# 抽出テキスト
-----

AITが20年以上にわたり運営協力を行う「メルセデス・ベンツ アート・スコープ」は、メルセデス・ベンツ日本合同会社が30年以上続ける文化・芸術支援活動で、これまで35名以上のアーティストに海外での滞在制作や展覧会の機会を提供してきました。レジデンスでの経験を共有し次世代の育成に役立てるため、2023年からは従来の滞在プログラムに加え、多摩美術大学と連携をスタート。本ブログでは、2024年に招聘したドイツ・ベルリン在住のアニカ・カースによる滞在レポートと、日本でのリサーチの様子、および多摩美術大学でのレクチャーの様子をご紹介します。

レジデンス期間:2024年9月ー12月

アニカ・カースについて

1984年ドイツ、アヒム市生まれ。ベルリンを拠点に活動。


ヴィラ・オーロラ(ロサンゼルス)、ヴィラ・スール(ブラジル)でのレジデンスをはじめ、多くの賞やスカラシップを受賞。ハンブルガー・バーンホフ現代美術館(ベルリン、ドイツ)などで展覧会を開催したほか、第5回テサロニキ現代美術ビエンナーレ(2015年、ギリシャ)、第16回リヨン現代美術ビエンナーレ(2022年、フランス)など、大規模な国際展でも作品を発表している。2025年11月よりハンブルガー・バーンホフ現代美術館にて個展を開催予定。


Photo by Marit Blossey


はじめに

アニカ・カースは、一般的に「音楽」とされるものの境界を探る作品を制作している。彼女は、音楽が持つ文化的・社会的な役割、コミュニケーションの手段としての側面、そしてその形式的な性質を考察している。パフォーマンスやビデオインスタレーション、サウンドインスタレーションを通して、音楽や音 ーつまり音響情報ーが、さまざまな社会的・文化的・政治的な共存の文脈の中でどのような役割を果たしているのかを探っている。また、異なる分野の人々や異なる知識を持つ人々との協働は、彼女の制作プロセスにおいてとても重要な要素である。

“Infra Voice”, 2018. Three channel video and four channel sound installation, 2K, colour, sound, 10’35” Courtesy of the artist and Produzentengalerie Hamburg Photo: Hamburger Kunsthalle
“La Banda”, 2024. 4K, colour, sound, 22’00”

-----

# 提供データ

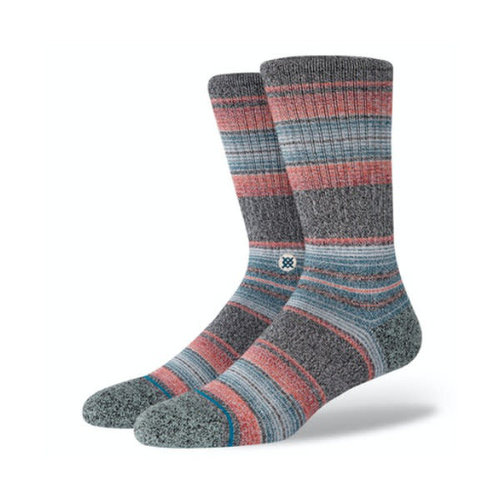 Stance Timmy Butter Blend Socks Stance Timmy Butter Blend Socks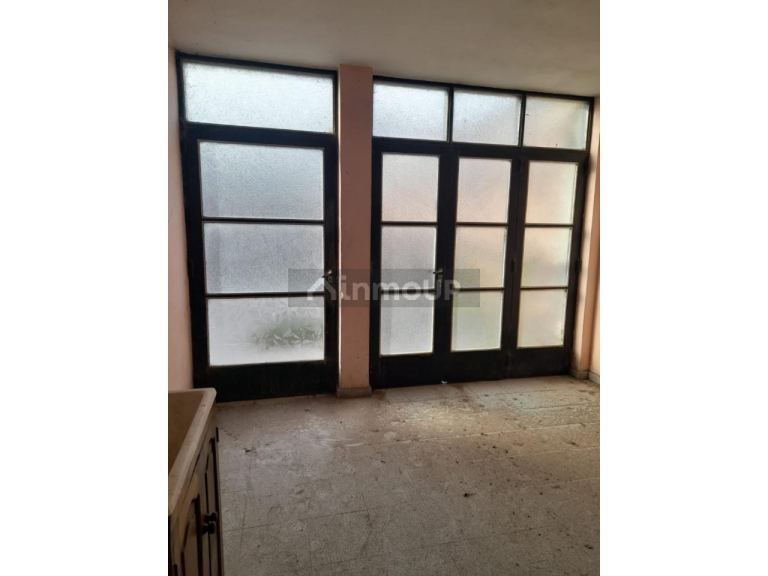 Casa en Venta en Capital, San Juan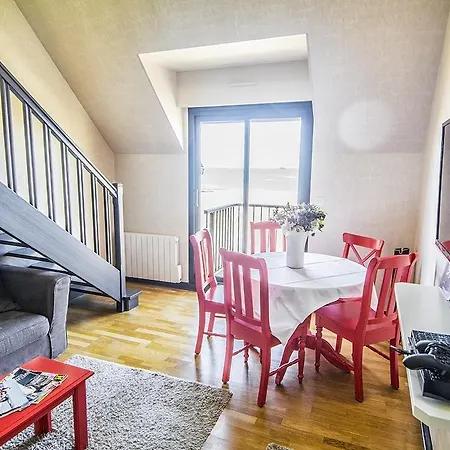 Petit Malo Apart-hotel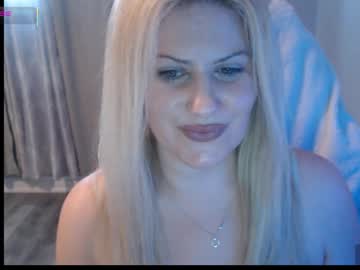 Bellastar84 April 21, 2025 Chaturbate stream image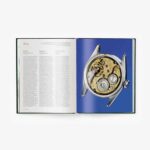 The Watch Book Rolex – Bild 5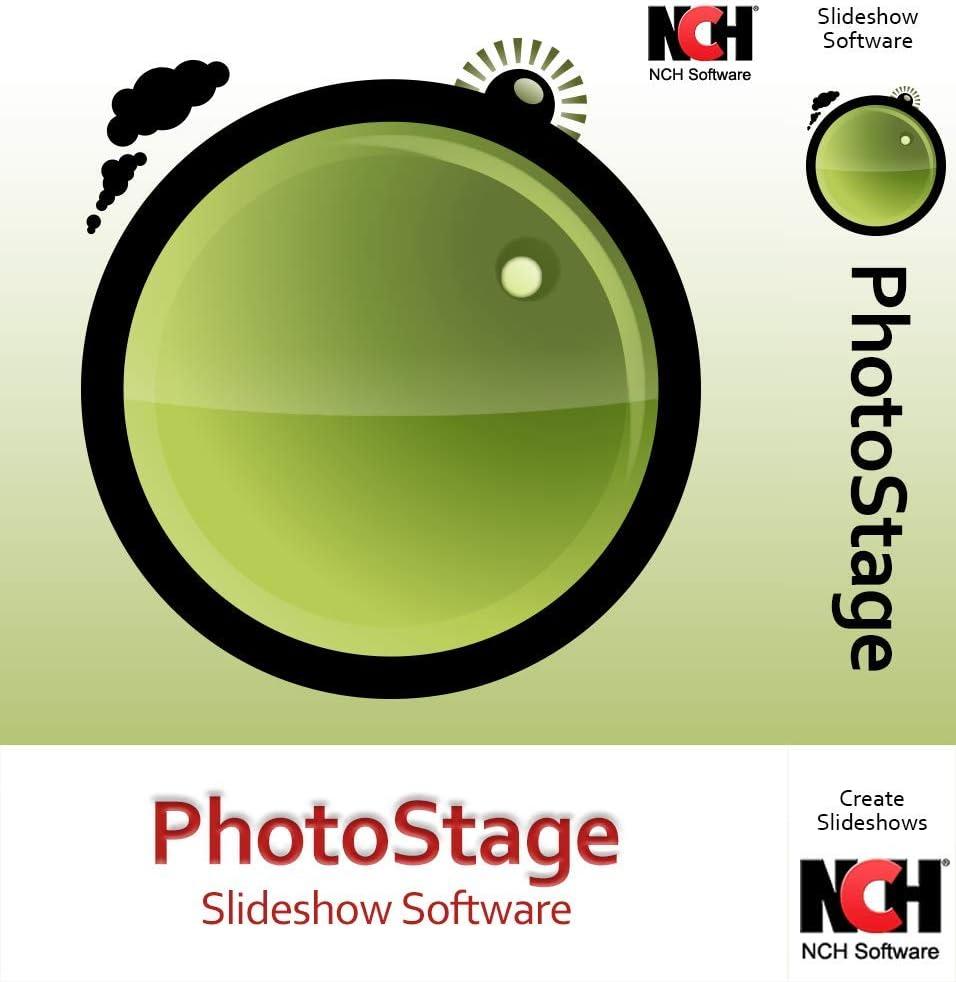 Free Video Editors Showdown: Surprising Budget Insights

-----

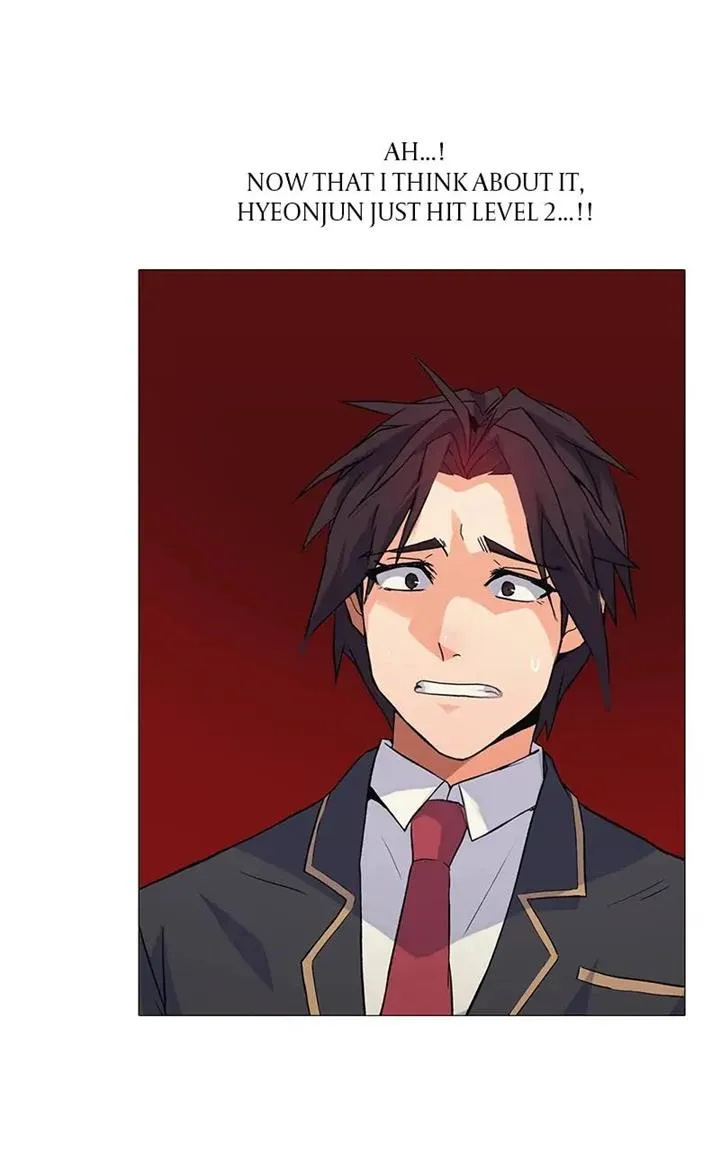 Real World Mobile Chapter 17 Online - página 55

-----

# 課題
抽出テキストの「Photo by Marit」から「いてとても重要な要素である。」までを、「彼女」を「カース」に置き換えて書き直してください。

# 解答
Photo by Marit Blossey


はじめに

アニカ・カースは、一般的に「音楽」とされるものの境界を探る作品を制作している。カースは、音楽が持つ文化的・社会的な役割、コミュニケーションの手段としての側面、そしてその形式的な性質を考察している。パフォーマンスやビデオインスタレーション、サウンドインスタレーションを通して、音楽や音 ーつまり音響情報ーが、さまざまな社会的・文化的・政治的な共存の文脈の中でどのような役割を果たしているのかを探っている。また、異なる分野の人々や異なる知識を持つ人々との協働は、カースの制作プロセスにおいてとても重要な要素である。